## Explorer le document
a: Traduisez en anglais, s'il vous plaît, cette phrase de l'extrait sur le cannibalisme : « Récemment c'était un dépeceur à Montréal : aux dernières nouvelles, il plaide non coupable. »
b: Poursuivez l'extrait sur le cannibalisme à partir de sa dernière phrase.

## Extrait
# # # # #
Anthropophagie, cannibalisme... L'actualité nous offre régulièrement, en la matière, une nouvelle affaire. Récemment c'était un dépeceur à Montréal : aux dernières nouvelles, il plaide non coupable. Et, à chaque fois, le traitement du fait oscille entre le grand guignol et le grand frisson.

Scènes de cannibalisme en Lituanie et en Russie en 1571
Scènes de cannibalisme en Lituanie et en Russie en 1571 © Radio France / Mathiasrex

Anthropologie, cannibalisme... On aurait plutôt besoin d'étymologie, les deux mots n'ont pas la même origine, loin de là. Et aussi, disait Claude Lévi-Strauss, de généalogie. Et de théorie.
# # # # #
## Données étudiées
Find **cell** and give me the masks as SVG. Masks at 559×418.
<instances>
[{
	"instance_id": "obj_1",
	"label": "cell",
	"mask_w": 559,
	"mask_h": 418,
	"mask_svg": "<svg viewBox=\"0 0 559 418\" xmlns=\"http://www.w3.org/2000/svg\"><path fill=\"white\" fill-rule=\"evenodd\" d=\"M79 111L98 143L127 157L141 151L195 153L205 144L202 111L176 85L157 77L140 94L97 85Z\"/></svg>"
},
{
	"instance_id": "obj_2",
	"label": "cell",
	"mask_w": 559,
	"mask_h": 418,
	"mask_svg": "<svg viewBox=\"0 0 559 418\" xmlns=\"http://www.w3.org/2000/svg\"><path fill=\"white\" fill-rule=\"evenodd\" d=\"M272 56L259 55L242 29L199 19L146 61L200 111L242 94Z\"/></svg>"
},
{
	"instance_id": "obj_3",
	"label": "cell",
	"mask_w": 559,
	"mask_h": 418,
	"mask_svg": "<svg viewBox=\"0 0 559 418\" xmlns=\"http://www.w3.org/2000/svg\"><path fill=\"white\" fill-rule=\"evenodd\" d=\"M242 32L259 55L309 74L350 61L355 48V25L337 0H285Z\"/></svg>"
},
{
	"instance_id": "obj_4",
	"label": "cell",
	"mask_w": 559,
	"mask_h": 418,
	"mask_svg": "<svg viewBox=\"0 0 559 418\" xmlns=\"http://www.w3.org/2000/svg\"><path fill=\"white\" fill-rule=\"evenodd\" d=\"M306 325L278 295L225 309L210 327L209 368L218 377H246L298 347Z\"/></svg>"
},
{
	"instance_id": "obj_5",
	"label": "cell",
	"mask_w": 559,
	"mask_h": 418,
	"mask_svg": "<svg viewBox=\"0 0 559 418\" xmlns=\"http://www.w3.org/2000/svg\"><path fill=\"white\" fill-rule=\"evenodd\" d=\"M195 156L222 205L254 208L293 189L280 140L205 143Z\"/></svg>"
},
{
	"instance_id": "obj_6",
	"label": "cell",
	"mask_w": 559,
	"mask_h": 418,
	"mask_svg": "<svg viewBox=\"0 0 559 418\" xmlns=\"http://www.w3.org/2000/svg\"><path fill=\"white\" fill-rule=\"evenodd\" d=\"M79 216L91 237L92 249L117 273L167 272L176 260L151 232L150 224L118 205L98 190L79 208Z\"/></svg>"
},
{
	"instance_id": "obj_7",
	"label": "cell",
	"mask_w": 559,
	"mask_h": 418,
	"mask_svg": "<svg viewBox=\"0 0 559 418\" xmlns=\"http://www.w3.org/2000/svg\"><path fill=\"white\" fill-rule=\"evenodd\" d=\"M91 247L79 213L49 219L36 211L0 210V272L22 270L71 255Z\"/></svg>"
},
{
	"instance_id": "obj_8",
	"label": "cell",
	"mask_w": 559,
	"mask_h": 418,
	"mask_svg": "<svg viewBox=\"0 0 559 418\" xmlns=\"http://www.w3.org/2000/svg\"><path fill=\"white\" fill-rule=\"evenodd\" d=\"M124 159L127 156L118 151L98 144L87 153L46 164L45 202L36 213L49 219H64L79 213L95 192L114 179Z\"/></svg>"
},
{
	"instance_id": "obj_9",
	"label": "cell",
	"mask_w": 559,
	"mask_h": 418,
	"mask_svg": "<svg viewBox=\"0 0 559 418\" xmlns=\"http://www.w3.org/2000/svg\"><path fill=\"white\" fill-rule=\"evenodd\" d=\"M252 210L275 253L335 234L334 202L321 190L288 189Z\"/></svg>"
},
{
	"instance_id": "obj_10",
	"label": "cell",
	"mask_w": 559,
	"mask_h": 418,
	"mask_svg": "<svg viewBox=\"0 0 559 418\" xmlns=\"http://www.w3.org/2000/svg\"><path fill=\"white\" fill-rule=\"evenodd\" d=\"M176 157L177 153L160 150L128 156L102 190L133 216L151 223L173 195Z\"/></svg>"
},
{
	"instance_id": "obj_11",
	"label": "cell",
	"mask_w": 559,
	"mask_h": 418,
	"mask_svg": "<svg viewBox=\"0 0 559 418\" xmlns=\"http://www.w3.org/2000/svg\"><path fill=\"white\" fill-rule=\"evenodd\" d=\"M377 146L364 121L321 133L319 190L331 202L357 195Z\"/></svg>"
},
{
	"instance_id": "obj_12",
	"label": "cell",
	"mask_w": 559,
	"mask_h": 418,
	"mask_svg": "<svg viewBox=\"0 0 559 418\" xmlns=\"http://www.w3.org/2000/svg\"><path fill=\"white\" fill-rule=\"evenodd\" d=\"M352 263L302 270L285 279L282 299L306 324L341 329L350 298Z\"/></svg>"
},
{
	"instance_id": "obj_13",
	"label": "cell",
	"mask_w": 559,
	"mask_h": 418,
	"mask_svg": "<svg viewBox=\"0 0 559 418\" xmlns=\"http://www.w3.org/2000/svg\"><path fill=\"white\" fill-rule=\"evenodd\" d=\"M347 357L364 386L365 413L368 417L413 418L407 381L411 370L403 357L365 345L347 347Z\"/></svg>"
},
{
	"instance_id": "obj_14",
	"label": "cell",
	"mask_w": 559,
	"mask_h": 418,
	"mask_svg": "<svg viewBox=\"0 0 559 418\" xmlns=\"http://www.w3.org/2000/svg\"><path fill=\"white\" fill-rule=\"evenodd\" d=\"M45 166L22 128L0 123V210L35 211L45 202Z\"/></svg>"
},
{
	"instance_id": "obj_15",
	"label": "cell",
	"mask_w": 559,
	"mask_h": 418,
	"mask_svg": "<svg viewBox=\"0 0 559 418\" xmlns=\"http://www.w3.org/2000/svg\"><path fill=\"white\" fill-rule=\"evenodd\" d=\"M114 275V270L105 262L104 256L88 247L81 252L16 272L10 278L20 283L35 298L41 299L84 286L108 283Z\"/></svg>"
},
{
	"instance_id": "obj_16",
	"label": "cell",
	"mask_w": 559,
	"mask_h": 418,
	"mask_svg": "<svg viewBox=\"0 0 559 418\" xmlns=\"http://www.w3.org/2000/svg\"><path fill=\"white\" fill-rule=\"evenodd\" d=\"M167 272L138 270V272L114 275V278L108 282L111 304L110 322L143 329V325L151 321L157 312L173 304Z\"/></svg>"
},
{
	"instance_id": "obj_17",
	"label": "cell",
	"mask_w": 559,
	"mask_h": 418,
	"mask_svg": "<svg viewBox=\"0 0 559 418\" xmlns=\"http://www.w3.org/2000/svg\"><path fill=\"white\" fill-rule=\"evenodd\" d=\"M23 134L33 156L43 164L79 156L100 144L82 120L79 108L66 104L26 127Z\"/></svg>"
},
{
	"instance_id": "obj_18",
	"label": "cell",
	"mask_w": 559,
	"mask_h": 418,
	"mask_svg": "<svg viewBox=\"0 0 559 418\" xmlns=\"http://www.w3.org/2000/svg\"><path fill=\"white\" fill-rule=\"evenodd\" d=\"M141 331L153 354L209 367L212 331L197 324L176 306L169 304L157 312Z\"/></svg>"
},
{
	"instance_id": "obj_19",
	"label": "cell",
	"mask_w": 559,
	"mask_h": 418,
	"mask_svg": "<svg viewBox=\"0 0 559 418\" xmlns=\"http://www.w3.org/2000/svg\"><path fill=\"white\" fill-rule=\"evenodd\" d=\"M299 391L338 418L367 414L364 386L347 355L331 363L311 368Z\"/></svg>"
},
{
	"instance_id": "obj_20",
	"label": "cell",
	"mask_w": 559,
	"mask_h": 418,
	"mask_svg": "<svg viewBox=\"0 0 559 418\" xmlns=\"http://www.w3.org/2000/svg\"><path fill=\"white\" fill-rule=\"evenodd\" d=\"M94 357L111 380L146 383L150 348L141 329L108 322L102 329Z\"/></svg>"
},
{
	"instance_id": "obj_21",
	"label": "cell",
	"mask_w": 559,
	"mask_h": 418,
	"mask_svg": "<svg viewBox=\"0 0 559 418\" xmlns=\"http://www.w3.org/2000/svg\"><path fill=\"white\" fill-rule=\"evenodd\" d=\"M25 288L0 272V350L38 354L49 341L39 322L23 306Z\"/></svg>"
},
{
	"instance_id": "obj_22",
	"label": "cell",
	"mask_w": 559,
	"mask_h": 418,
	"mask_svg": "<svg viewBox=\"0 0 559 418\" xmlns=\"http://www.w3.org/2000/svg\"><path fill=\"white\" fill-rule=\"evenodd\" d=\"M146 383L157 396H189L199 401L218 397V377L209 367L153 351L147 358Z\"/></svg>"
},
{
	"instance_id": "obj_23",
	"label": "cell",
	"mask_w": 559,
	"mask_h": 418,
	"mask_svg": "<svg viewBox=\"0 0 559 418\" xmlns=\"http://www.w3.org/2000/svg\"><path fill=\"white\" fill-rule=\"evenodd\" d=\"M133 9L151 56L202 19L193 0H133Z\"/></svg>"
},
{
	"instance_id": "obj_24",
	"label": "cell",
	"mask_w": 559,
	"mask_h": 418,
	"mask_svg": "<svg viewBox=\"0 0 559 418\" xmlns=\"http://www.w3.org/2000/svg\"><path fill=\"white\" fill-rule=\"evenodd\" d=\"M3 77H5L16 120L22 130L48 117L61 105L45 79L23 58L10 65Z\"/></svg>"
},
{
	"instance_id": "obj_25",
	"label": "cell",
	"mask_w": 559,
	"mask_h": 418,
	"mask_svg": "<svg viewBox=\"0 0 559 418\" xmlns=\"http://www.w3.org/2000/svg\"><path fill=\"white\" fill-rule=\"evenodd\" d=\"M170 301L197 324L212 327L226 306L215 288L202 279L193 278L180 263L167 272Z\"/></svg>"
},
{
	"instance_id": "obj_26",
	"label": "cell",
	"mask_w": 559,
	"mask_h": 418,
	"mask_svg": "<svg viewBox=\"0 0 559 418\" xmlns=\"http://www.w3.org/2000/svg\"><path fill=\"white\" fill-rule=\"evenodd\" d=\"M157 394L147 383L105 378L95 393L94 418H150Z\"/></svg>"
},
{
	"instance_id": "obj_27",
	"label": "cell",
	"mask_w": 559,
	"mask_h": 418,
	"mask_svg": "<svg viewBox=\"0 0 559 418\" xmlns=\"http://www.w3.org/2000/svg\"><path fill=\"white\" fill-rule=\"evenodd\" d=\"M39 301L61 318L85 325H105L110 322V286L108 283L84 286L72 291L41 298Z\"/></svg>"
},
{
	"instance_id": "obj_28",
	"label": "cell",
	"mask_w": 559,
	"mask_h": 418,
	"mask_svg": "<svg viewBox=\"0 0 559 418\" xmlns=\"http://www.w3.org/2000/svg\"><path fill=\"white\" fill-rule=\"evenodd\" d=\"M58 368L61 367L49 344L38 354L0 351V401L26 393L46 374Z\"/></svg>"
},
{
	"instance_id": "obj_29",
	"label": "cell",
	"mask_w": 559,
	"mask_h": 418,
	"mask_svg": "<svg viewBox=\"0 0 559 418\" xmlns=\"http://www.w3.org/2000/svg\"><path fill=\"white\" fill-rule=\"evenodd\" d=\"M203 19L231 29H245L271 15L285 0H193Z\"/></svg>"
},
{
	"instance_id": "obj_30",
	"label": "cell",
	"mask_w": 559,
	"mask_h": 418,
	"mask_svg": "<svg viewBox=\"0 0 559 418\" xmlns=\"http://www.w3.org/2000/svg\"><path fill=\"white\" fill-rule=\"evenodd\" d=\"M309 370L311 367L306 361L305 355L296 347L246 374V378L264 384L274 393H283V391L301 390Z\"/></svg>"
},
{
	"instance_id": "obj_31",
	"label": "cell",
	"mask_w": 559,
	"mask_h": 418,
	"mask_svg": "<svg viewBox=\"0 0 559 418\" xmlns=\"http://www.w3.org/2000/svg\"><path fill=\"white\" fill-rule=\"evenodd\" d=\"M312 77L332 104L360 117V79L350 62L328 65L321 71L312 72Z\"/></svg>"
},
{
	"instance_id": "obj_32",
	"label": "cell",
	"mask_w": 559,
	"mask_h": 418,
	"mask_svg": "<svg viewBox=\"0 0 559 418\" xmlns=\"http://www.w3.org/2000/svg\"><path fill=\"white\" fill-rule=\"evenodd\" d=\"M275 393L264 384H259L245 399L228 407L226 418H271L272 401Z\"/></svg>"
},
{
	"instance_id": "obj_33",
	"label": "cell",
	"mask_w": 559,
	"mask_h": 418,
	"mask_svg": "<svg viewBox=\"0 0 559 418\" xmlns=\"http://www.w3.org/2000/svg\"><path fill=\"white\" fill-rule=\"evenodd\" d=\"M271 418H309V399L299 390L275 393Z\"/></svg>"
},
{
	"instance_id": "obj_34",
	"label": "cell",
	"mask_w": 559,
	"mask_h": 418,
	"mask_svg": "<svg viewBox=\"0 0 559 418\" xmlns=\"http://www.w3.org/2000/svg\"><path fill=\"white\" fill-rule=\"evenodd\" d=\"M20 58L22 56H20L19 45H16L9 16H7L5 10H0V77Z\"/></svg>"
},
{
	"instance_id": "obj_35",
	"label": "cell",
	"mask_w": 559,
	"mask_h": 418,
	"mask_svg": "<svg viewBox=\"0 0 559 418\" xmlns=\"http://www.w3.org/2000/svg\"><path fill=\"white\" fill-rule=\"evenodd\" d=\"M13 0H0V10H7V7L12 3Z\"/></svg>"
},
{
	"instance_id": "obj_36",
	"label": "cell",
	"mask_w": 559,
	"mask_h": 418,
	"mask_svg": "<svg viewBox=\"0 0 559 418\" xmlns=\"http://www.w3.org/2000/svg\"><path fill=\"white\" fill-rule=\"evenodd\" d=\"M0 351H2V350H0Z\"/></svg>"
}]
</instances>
# # # # #
## Réponses ci-dessous
a: Recently it was a dismemberer in Montreal: according to the latest news, he is pleading not guilty.

b:
Mais voilà... Autant les explorateurs, voyageurs, journalistes et autres informateurs d'occasion ont été bavards sur le sujet, autant les sciences de l'homme ont préféré le dissimuler sous le tapis. C'est que le sujet est troublant : pourquoi la prohibition de l'anthropophagie ne s'est-elle pas imposée universellement et de manière permanente comme la prohibition de l'inceste ?

Il y a là dans le paysage comme un volcan enfoui, à ne pas réveiller. Qui sait ? Un cannibale muet reste peut-être tapi en nous et nos manières de dominer l'autre vivant ne sont pas nécessairement plus "civilisées" que celles des anthropophages, qui mangent l'autre mais... mort.